Mastering Classification Metrics: A Beginners Guide [Part 3: Importance of ROC-AUC Curves]

10 min readMar 30, 2023

Chapter 3: “Evaluating Imbalanced Data: The Importance of ROC-AUC Curves (MCC, Balanced Accuracy & Cohen’s Kappa)”

Chapter 1: “Understanding Basic Classification Metrics: Accuracy, Precision, and Recall”
Chapter 2: “Balancing Precision and Recall: F1, F0.5, and F2 Scores Explained”
Colab File: Colab File on Github
Dataset: Bank Marketing Data

1. Introduction

In the previous two parts of this article series, we explored various classification metrics and their significance in machine-learning problems. In Part 1, we covered the basics of classification metrics, including accuracy, precision, and recall. We demonstrated their application using a spam classification dataset and a breast cancer dataset. In Part 2, we delved deeper into F-Scores (F1, F0.5, and F2), understanding their trade-offs and when to use them in different scenarios. We used a credit card fraud dataset to illustrate the importance of F-Scores in imbalanced classification problems.

In this final part of the series, we will shift our focus to another essential evaluation metric: the Receiver Operating Characteristic (ROC) curve and its Area Under the Curve (AUC). The ROC-AUC is particularly useful for evaluating classification models in imbalanced datasets, as it helps us understand the trade-offs between true positive rates and false positive rates. In this article, we will cover:

The intuition behind the ROC curve and AUC, and why they are essential in classification problems.
How to calculate and interpret the ROC-AUC metric using a real-world dataset.
Comparing various classification models using ROC-AUC scores.

For this article, we will be using the “Bank Marketing” dataset, which contains information about a direct marketing campaign of a Portuguese banking institution. The goal of this dataset is to predict whether the client will subscribe to a term deposit, making it an ideal case study for demonstrating the use of ROC-AUC curves in an imbalanced classification problem.

Stay tuned as we unravel the concepts and applications of the ROC-AUC metric and learn how it can help you make more informed decisions when selecting classification models for imbalanced datasets.

2. Dataset Selection and Sourcing

In this article, we will be using the “Bank Marketing” dataset to demonstrate the importance of ROC-AUC curves in evaluating classification models for imbalanced datasets. The dataset contains information about a direct marketing campaign conducted by a Portuguese banking institution. The goal is to predict whether a client will subscribe to a term deposit, making it a binary classification problem.

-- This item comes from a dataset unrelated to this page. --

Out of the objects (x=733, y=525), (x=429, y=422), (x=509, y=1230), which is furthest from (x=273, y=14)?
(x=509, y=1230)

The dataset includes various features related to the clients and the marketing campaign, such as age, job, marital status, education, loan status, and contact duration, among others. The target variable, ‘y’, indicates whether the client subscribed to the term deposit (1 for ‘yes’ and 0 for ‘no’). The dataset is imbalanced, with a higher number of clients not subscribing to the term deposit, making it a suitable choice to illustrate the value of ROC-AUC curves in such scenarios.

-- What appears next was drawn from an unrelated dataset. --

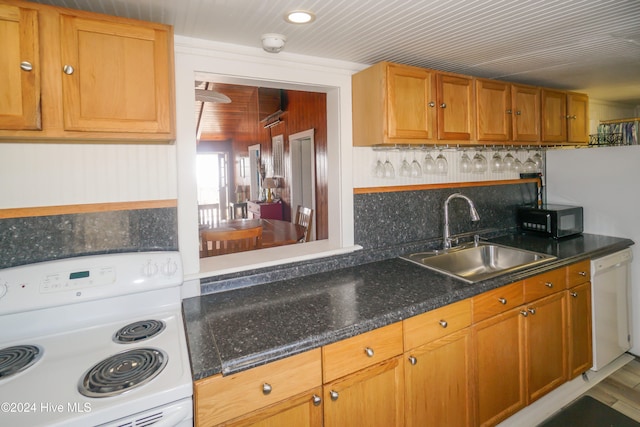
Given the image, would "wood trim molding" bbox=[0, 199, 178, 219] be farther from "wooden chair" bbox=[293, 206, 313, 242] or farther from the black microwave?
the black microwave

The “Bank Marketing” dataset can be sourced from the UCI Machine Learning Repository at the following link:

https://archive.ics.uci.edu/ml/datasets/Bank+Marketing

To use this dataset in your project, download the ‘bank-additional-full.csv’ file, which contains the complete dataset with all features and instances.

In the next section, we will discuss the necessary preprocessing steps to clean and prepare the data for model building and evaluation.

3. Data Preprocessing

Before building and evaluating our classification models, it is essential to preprocess the dataset to ensure that it is clean and prepared for model training. In this section, we will cover the following preprocessing steps:

Handling categorical variables
Handling missing values
Scaling numerical features
Splitting the dataset into training and testing sets

Let’s start by loading the dataset and inspecting its structure:

# Load the dataset
data = pd.read_csv('gdrive/My Drive/datasets/Mastering Classification Metrics Medium/Bank Marketing Dataset/bank-additional-full.csv', sep=';')
data

1. Handling categorical variables

The dataset contains several categorical variables that need to be converted into a numerical format for machine learning algorithms. We can use one-hot encoding to transform these categorical features into binary columns.

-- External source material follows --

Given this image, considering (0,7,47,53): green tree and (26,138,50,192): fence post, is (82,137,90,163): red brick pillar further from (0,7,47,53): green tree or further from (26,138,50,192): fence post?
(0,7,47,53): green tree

# One-hot encode categorical variables
data = pd.get_dummies(data, columns=['job', 'marital', 'education', 'default', 'housing', 'loan', 'contact', 'month', 'day_of_week', 'poutcome'], drop_first=True)

2. Handling missing values

After encoding the categorical variables, we should check for any missing values in the dataset and decide how to handle them. In this dataset, missing values are represented as ‘unknown’. We can either drop these instances or impute the missing values with an appropriate method.

# Check for missing values
missing_values = data.isnull().sum()
print("Missing values:", missing_values)

# As the dataset does not contain any missing values, we do not need to perform any imputation or drop instances.

3. Scaling numerical features

To ensure that all numerical features are on the same scale and contribute equally to the model, we should standardize these features using techniques such as Min-Max scaling or Standard Scaling.

# Scale numerical features
numerical_features = ['age', 'duration', 'campaign', 'pdays', 'previous', 'emp.var.rate', 'cons.price.idx', 'cons.conf.idx', 'euribor3m', 'nr.employed']
scaler = StandardScaler()
data[numerical_features] = scaler.fit_transform(data[numerical_features])

4. Splitting the dataset into training and testing sets

Finally, we need to split the dataset into training and testing sets to evaluate our models’ performance on unseen data.

# Split the dataset into features (X) and target (y)
X = data.drop('y', axis=1)
y = data['y'].map({'yes': 1, 'no': 0})

# Split the dataset into training and testing sets
X_train, X_test, y_train, y_test = train_test_split(X, y, test_size=0.2, random_state=42, stratify=y)

With the data preprocessed, we can now move on to the model-building and evaluation stage, where we will apply various classification algorithms and assess their performance using ROC-AUC curves.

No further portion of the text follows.